If you use the right coolant, you don't have to fear about corrosion.
A few years ago I used some anodised alu parts in a typical loop with some copper parts. With Innovatek Protect there was no corrosion at all and I didn't change the coolant for more than a year.

[jomama22]

Distilled water + nuke-phn + feser base corrosion blocker = coolant for life for me. Never corrosion or algae and the water, tubes and blocks look crystal clear.

[xivlia]

main thing id worry about is corrosion inside the blocks, the microfins should not get any corrosion on them, if they do.. then might aswell buy a new block.

[bmaverick]

Back in the early DIY WCing days of the 00's most of the WCing loops were mixed metals of copper/aluminum. That is the reason why coolants like FluidXP and others were on the market unlike today.

With that said, Corsair, Swiftech, Danger Den and others shipped a glycol mix with their kits. The content of the coolant was simply 33% Propylene Glycol (Sierra PG brand) + 66% Distilled Water. The PG is pet safe, really aided in lubricating the pumps, and only required flushing one a year in a mixed metal loop. The 50/50 mixture is overkill and limits cooling performance.

If your loop runs with any DDC pump (stock), D4, D5, the plastic involute and chamber is electrically isolated within the plastic body.
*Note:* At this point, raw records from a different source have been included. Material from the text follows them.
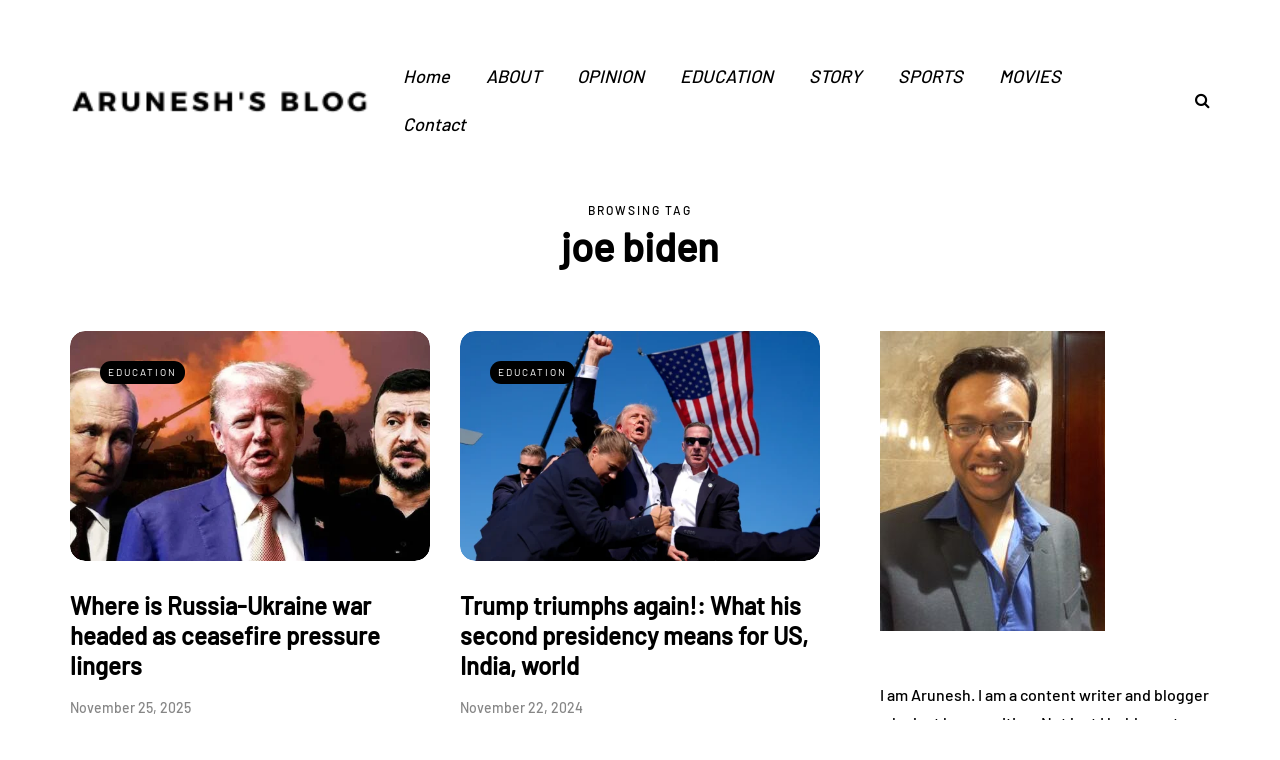

--- FILE ---
content_type: text/html; charset=utf-8
request_url: https://www.google.com/recaptcha/api2/aframe
body_size: 250
content:
<!DOCTYPE HTML><html><head><meta http-equiv="content-type" content="text/html; charset=UTF-8"></head><body><script nonce="-H8LpPGHqEZETTS4hHvmLQ">/** Anti-fraud and anti-abuse applications only. See google.com/recaptcha */ try{var clients={'sodar':'https://pagead2.googlesyndication.com/pagead/sodar?'};window.addEventListener("message",function(a){try{if(a.source===window.parent){var b=JSON.parse(a.data);var c=clients[b['id']];if(c){var d=document.createElement('img');d.src=c+b['params']+'&rc='+(localStorage.getItem("rc::a")?sessionStorage.getItem("rc::b"):"");window.document.body.appendChild(d);sessionStorage.setItem("rc::e",parseInt(sessionStorage.getItem("rc::e")||0)+1);localStorage.setItem("rc::h",'1769151656471');}}}catch(b){}});window.parent.postMessage("_grecaptcha_ready", "*");}catch(b){}</script></body></html>

--- FILE ---
content_type: application/x-javascript
request_url: https://aruneshblog.com/wp-content/uploads/js-cache-saxon.js?ver=1763322970.8214
body_size: -400
content:
/* Cache file created at 2025-09-13 13:44:36 */    (function($){
    $(document).ready(function() {


        
    });
    })(jQuery);
     /*2025-09-13 13:44*//* JS Generator Execution Time: 5.2928924560547E-5 seconds */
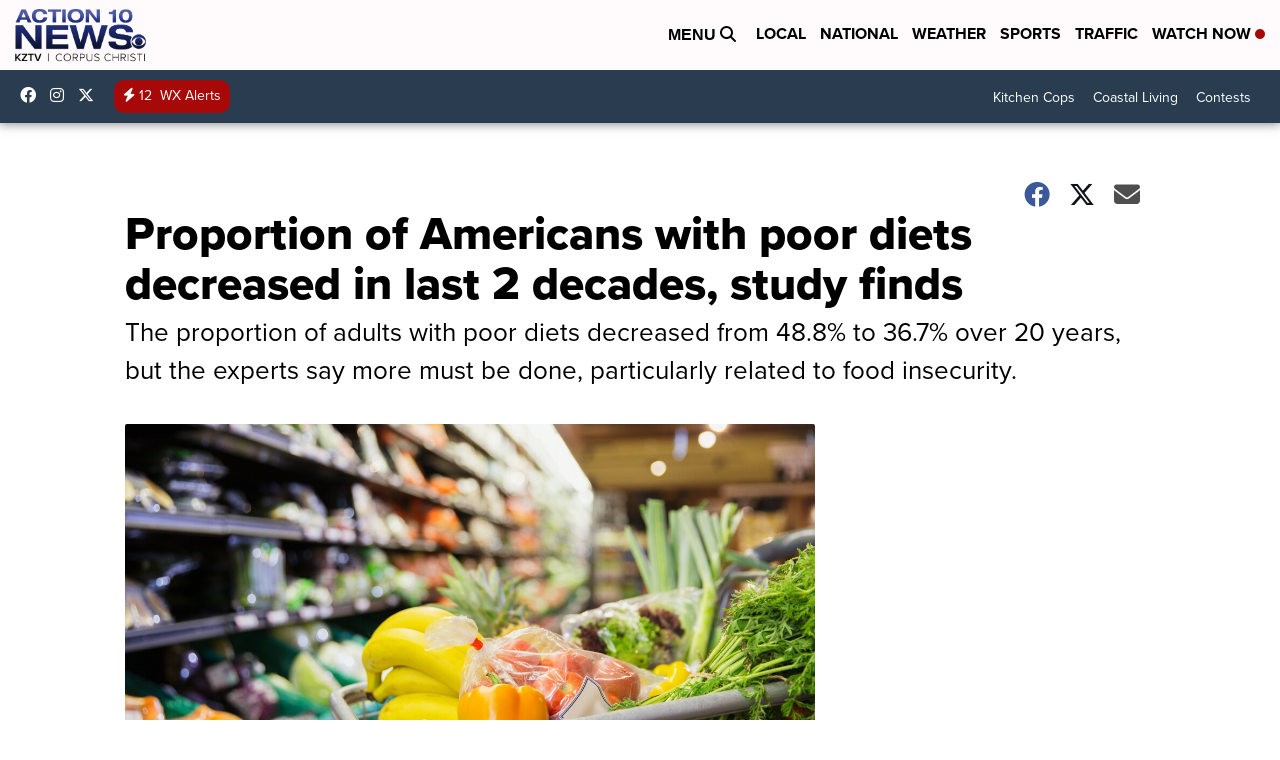

--- FILE ---
content_type: application/javascript; charset=utf-8
request_url: https://fundingchoicesmessages.google.com/f/AGSKWxWNSONcrDweWB4Tm04MyH1D6NX0tGQAowNiCC5SQSgveeE0XZQCuqErMJjuqDqGDa8Nz__rstSYBPtV7JpnwxnkQO6PuKMbowAL8AD6zW8Kj0s-8LlTi27YCP5XzcEoOTvlCcGIsEknZ8zZ4SROoPJkVn5lUKEuYIb9NYc-ng3kxu8yLF_Ox5gejSYp/_-footerads-/newrightcolad./ad_google./adengage3./ad/show.
body_size: -1291
content:
window['63ff0c18-2577-45c1-89cd-a16e425d4576'] = true;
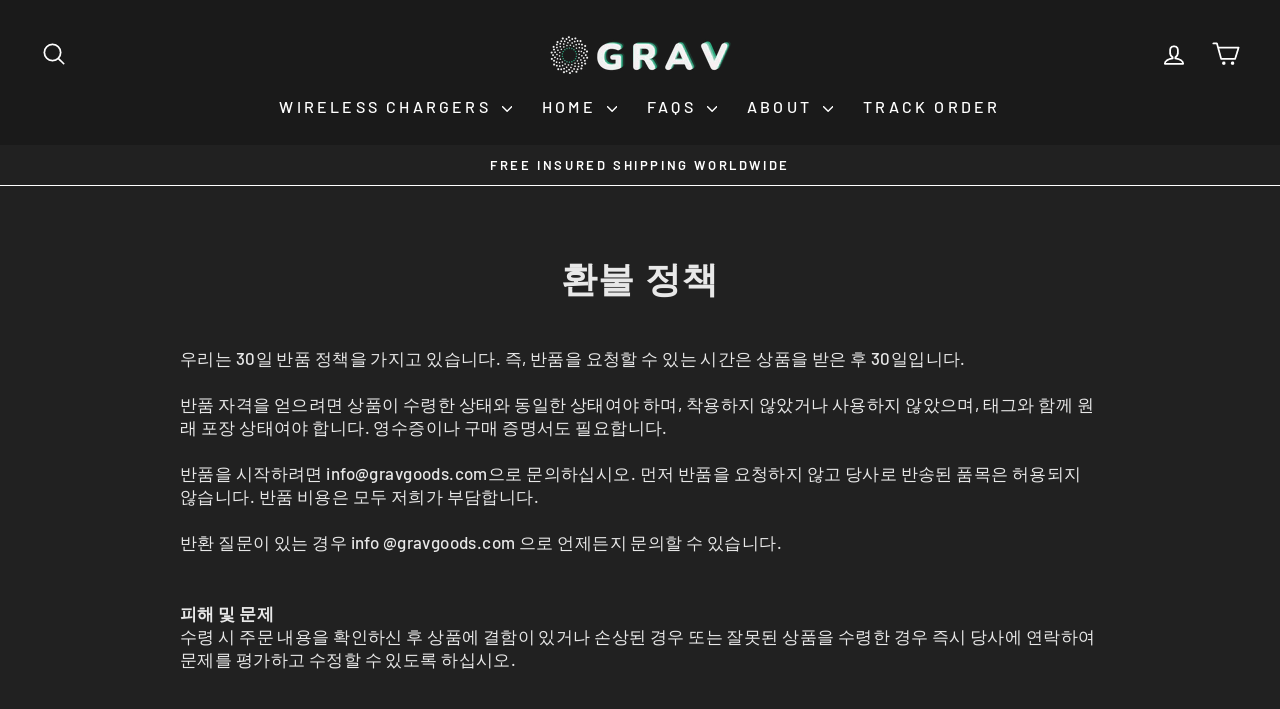

--- FILE ---
content_type: text/json
request_url: https://conf.config-security.com/model
body_size: 85
content:
{"title":"recommendation AI model (keras)","structure":"release_id=0x58:49:5c:3a:2d:46:51:6d:47:76:54:55:24:6c:20:3f:4d:45:63:78:45:33:66:66:26:54:59:73:64;keras;j83qj1pi21qshmjg3y4cfbq2bx6918ncrmgrgr3ynp15r7kr8e52g9bsghguan2p58567g9l","weights":"../weights/58495c3a.h5","biases":"../biases/58495c3a.h5"}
The impeller has a stainless steel base.

If you use nylon plastic fasteners of washers, nuts and bolt/screws, you can really keep the galvanic loop more isolated.

Hope this helps

[nateman_doo]

STICKY THIS POST. There is actual data on this subject that people ask all day every day.

[bmaverick]

STICKY THIS POST. There is actual data on this subject that people ask all day every day.

Good general questions lead very well into detailed information. Hope to see others provide good input as well.